Copy all of the data below word for word. Leave the pictures out.

Dataset records
● ● ● ●
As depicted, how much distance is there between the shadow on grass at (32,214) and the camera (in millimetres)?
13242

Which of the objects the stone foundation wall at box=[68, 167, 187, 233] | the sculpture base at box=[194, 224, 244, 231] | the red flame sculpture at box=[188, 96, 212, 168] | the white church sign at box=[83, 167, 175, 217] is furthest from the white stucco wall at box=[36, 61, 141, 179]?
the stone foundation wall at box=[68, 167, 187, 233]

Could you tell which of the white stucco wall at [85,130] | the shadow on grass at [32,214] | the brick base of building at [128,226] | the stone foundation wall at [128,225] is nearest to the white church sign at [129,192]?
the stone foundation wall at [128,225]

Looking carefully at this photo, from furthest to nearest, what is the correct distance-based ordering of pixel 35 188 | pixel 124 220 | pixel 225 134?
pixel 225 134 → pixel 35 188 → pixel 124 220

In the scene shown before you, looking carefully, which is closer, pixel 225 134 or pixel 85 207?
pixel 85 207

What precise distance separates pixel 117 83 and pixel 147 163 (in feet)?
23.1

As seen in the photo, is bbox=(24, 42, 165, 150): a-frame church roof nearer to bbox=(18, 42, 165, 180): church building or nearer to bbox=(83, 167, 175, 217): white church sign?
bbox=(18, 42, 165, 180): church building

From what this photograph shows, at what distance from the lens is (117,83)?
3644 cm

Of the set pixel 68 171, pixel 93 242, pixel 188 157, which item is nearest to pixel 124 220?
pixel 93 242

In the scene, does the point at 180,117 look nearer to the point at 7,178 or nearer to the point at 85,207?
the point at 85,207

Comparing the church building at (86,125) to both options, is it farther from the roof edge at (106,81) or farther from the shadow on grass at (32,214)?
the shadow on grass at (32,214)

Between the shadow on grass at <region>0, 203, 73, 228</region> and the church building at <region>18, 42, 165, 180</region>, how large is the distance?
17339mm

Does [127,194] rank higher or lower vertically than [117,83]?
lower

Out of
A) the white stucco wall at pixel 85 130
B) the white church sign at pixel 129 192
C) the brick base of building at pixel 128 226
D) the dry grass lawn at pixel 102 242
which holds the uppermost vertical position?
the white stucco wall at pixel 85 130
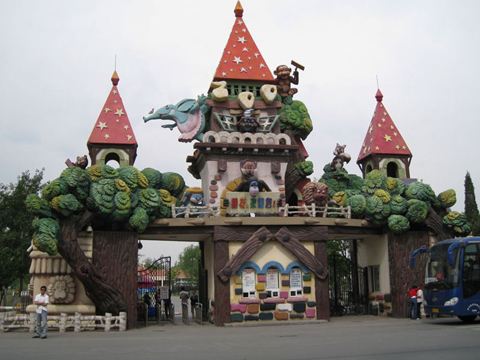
● ● ● ●
== SOLVED PROBLEM ==
As depicted, how much distance is there between the shadow on grass at (32,214) and the camera (in millimetres)?
13242

Which of the objects the stone foundation wall at box=[68, 167, 187, 233] | the sculpture base at box=[194, 224, 244, 231] | the red flame sculpture at box=[188, 96, 212, 168] | the white church sign at box=[83, 167, 175, 217] is furthest from the white stucco wall at box=[36, 61, 141, 179]?
the stone foundation wall at box=[68, 167, 187, 233]

Could you tell which of the white stucco wall at [85,130] | the shadow on grass at [32,214] | the brick base of building at [128,226] | the stone foundation wall at [128,225] is nearest to the white church sign at [129,192]?
the stone foundation wall at [128,225]

Looking carefully at this photo, from furthest to nearest, what is the correct distance-based ordering of pixel 35 188 | pixel 124 220 | pixel 225 134?
pixel 225 134 → pixel 35 188 → pixel 124 220

In the scene shown before you, looking carefully, which is closer, pixel 225 134 or pixel 85 207?
pixel 85 207

What precise distance separates pixel 117 83 and pixel 147 163 (in feet)?
23.1

As seen in the photo, is bbox=(24, 42, 165, 150): a-frame church roof nearer to bbox=(18, 42, 165, 180): church building or nearer to bbox=(83, 167, 175, 217): white church sign?
bbox=(18, 42, 165, 180): church building

From what this photograph shows, at what distance from the lens is (117,83)?
3644 cm

Of the set pixel 68 171, pixel 93 242, pixel 188 157, which item is nearest to pixel 124 220?
pixel 93 242

In the scene, does the point at 180,117 look nearer to the point at 7,178 or nearer to the point at 85,207?
the point at 85,207

Comparing the church building at (86,125) to both options, is it farther from the roof edge at (106,81) or farther from the shadow on grass at (32,214)?
the shadow on grass at (32,214)

Between the shadow on grass at <region>0, 203, 73, 228</region> and the church building at <region>18, 42, 165, 180</region>, how large is the distance?
17339mm

Does [127,194] rank higher or lower vertically than [117,83]?
lower

Out of
A) the white stucco wall at pixel 85 130
B) the white church sign at pixel 129 192
C) the brick base of building at pixel 128 226
D) the dry grass lawn at pixel 102 242
which holds the uppermost vertical position?
the white stucco wall at pixel 85 130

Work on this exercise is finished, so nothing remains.